§ Passage:
BEGIN

The subtitle of the book reads "Every story whispers His name," hinting at how the author weaves the stories together in the Bible to demonstrate its bigger messages. So it's the big picture that I'm interested in passing on to you guys through this book. We'll be able to breeze through it, and then afterwards, we'll start a more traditional book study of some kind. There are so many great ones.


If you want to follow along here, I will be posting a summary of what we learned that week, a reading assignment, and questions. They will not be "Try to get the answer right!" kinds of questions. They will be reflective, and are only for the purpose of processing what we're learning in the context of our real day-to-day lives.

Finally, I'm going to tell you a story about my friend.

I didn't send her the email because she is a strong believer already. She and her husband have worked in ministry at their church for over a decade. But she happened to be at my house, and somehow news of the study slipped out. I invited her out of politeness and was a tad apologetic that it was a "basics" study, assuming she would not be into it. Her answer shocked and humbled me.

She said she'd NEVER participated in a women's Bible study and NEVER attended a women's retreat because she doesn't know much about the Bible and feels horribly insecure. Because she wasn't raised going to church, she didn't know any of the stories. In fact, she'd work in the children's ministry at her church so that she could hear the basics taught in a simple way. She has such a deep insecurity about not knowing the Bible but being surrounded my mature believers that she said she often feels like she has to "fake it." And when I asked if her church ever offered women's studies, she said, "Oh yes LOTS! But none of them have ever had 'basics' in the title." She told me that 101 Wednesdays sounds like the only type of study she'd ever be interested in trying.

END

§ Collected material:
BEGIN

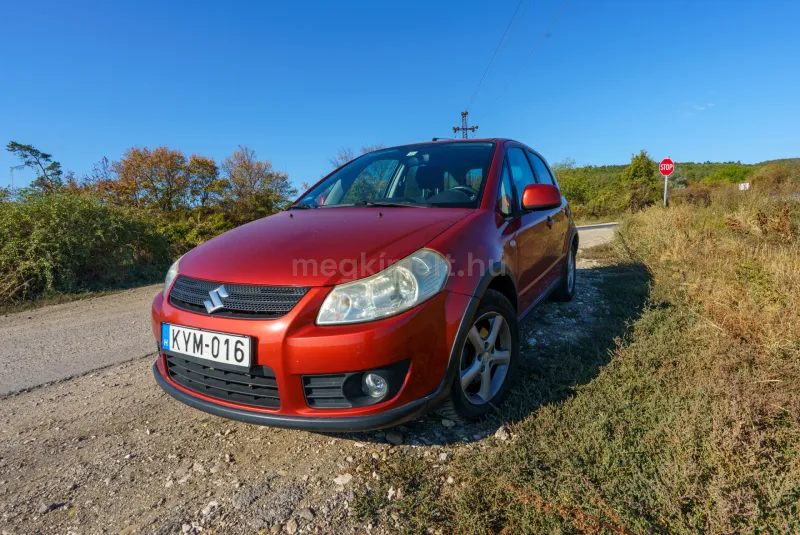 Suzuki SX4 2007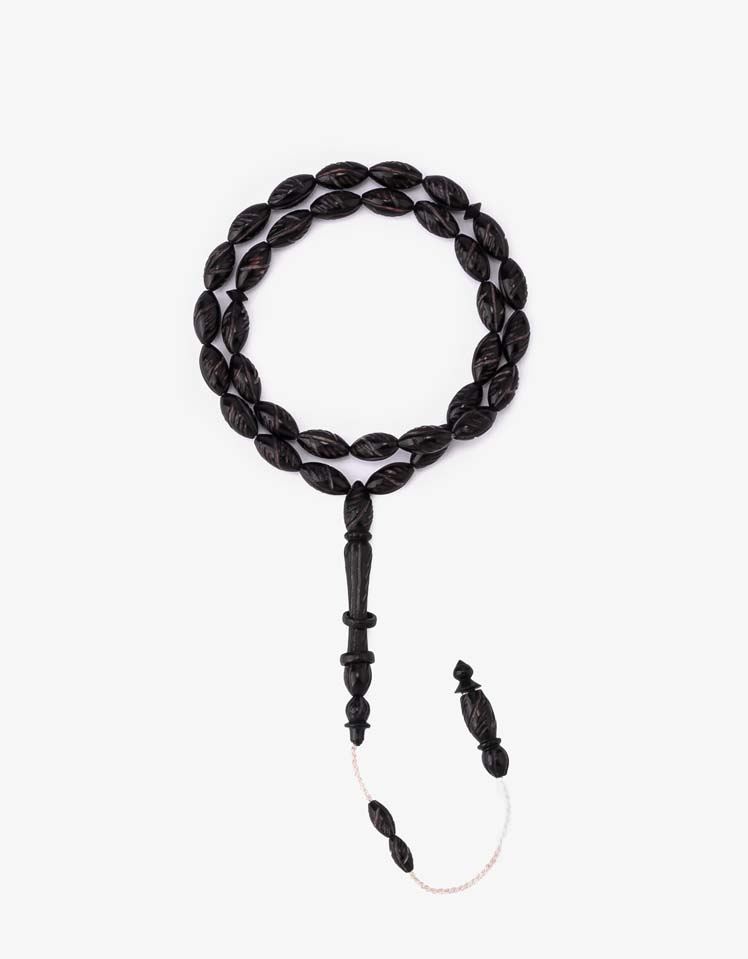COOK WOOD ROSARY 32015ROSDB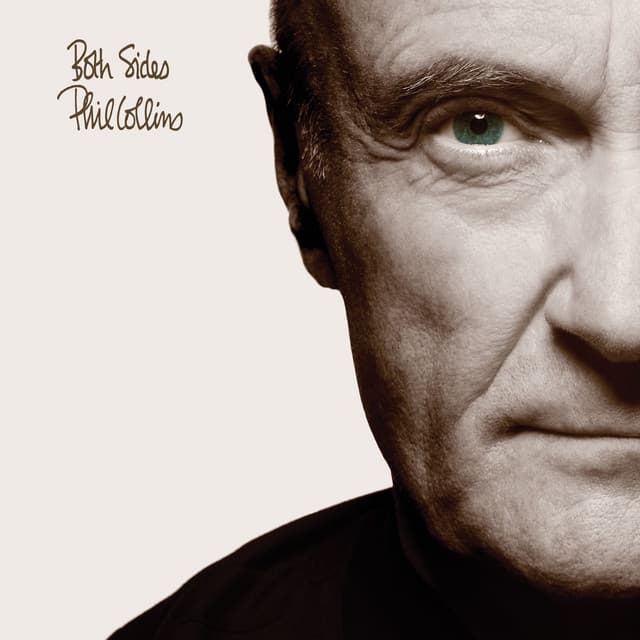 Both Sides - Phil Collins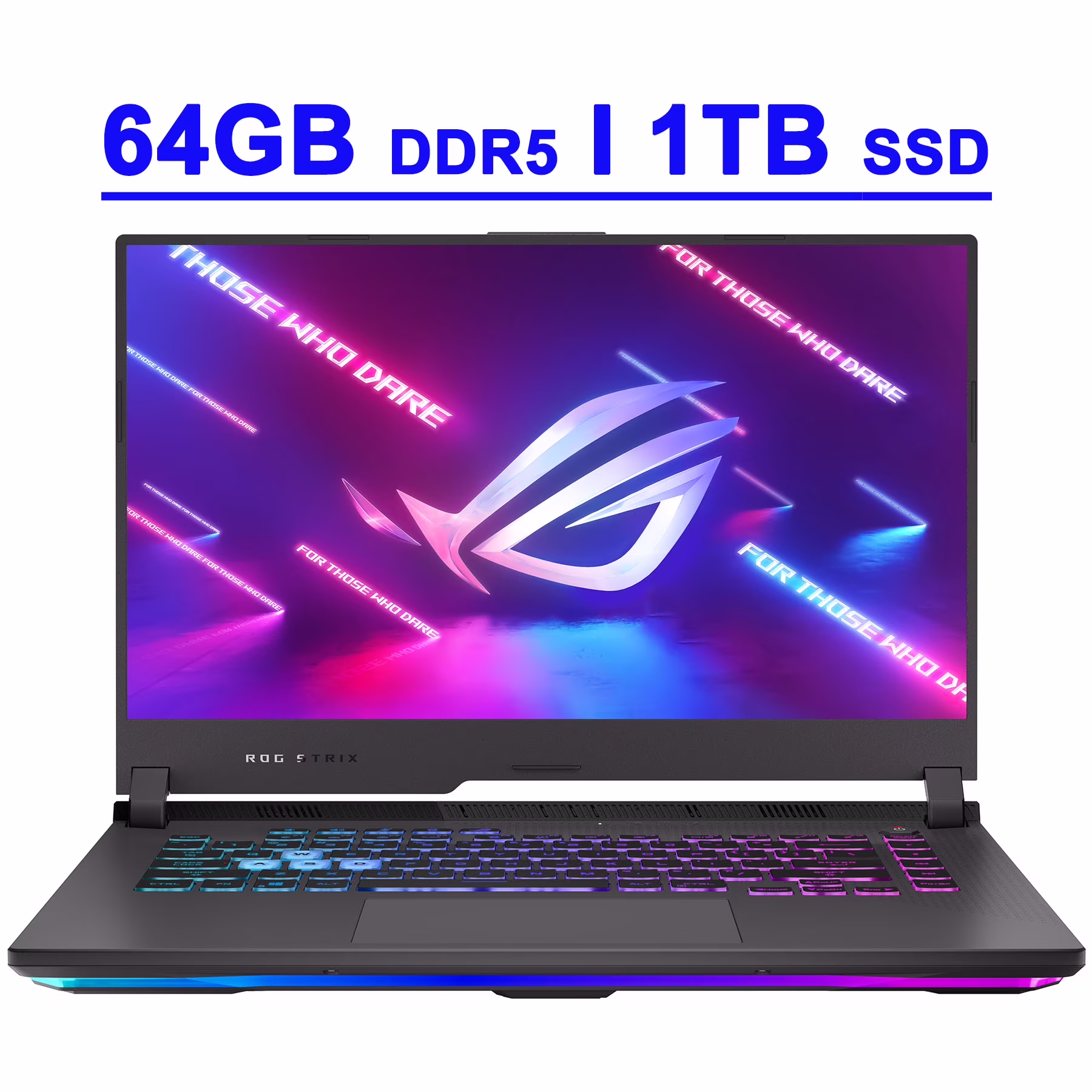Asus ROG Strix G15 Premium Gaming Laptop 15.6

END

§ Task set:
**A)** In the Bible study post, how long has the friend and her husband worked in ministry at their church?
**B)** Write out the part of the Bible study post that opens with the words containing "She said she'd" and closes with "interested in trying.".
**C)** Continue the Bible study post from the point where it stops.
The lines above have nothing to do with this.

§ Answers to the problems:
**A)** For over a decade.

**B)**
She said she'd NEVER participated in a women's Bible study and NEVER attended a women's retreat because she doesn't know much about the Bible and feels horribly insecure. Because she wasn't raised going to church, she didn't know any of the stories. In fact, she'd work in the children's ministry at her church so that she could hear the basics taught in a simple way. She has such a deep insecurity about not knowing the Bible but being surrounded my mature believers that she said she often feels like she has to "fake it." And when I asked if her church ever offered women's studies, she said, "Oh yes LOTS! But none of them have ever had 'basics' in the title." She told me that 101 Wednesdays sounds like the only type of study she'd ever be interested in trying.

**C)**
Isn't that so humbling? God knew. He saw my friend's fears, He knew what she needed. And I was too presuming to put her on the email list. What a mistake! But he also didn't let my mistake thwart HIS great plans for my friend. Thank you Lord. So I'm inviting ALL of you to join in. It's up to you to decide if you want to follow along.

I'm getting back to basics.

It's for you if you're so intimidated by the Bible that it collects dust on your shelf.

And it's for you if you grew up on a pew beside your daddy who sat in the front row.

It's for you if you feel like something's broken.

It's for you if you never expected life could be this hard.

It's for you if you are just curious, just wondering who this Jesus really is.

Is he a teacher, a good example, a prophet?

Did He really sit in the black nothingness and speak each star into being? By name?

And it's for you if you sit here reading, wondering what on earth that has to do with you when your responsibilities and relationships threaten to do you in.

Reinforcing the cornerstones of my faith? Remembering how Point A (the Bible) connects to Point B (my life)?

Yes, that's for me.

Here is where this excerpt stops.